Collection entries →
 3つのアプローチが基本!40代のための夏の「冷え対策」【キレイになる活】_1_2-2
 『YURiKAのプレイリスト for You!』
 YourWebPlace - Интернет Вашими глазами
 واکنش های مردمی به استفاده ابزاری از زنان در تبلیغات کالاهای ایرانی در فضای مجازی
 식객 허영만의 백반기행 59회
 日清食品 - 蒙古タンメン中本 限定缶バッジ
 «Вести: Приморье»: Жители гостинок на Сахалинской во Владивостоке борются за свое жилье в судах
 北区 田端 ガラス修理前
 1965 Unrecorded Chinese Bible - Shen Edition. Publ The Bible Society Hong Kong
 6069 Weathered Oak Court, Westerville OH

PROBLEM TO WORK ON → Nothing but the lines from the one with "식객 허영만의 백반기행 59회" through the final line of the data belongs in the answer, and they must match exactly.

EXERCISE ANSWER →
 식객 허영만의 백반기행 59회
 日清食品 - 蒙古タンメン中本 限定缶バッジ
 «Вести: Приморье»: Жители гостинок на Сахалинской во Владивостоке борются за свое жилье в судах
 北区 田端 ガラス修理前
 1965 Unrecorded Chinese Bible - Shen Edition. Publ The Bible Society Hong Kong
 6069 Weathered Oak Court, Westerville OH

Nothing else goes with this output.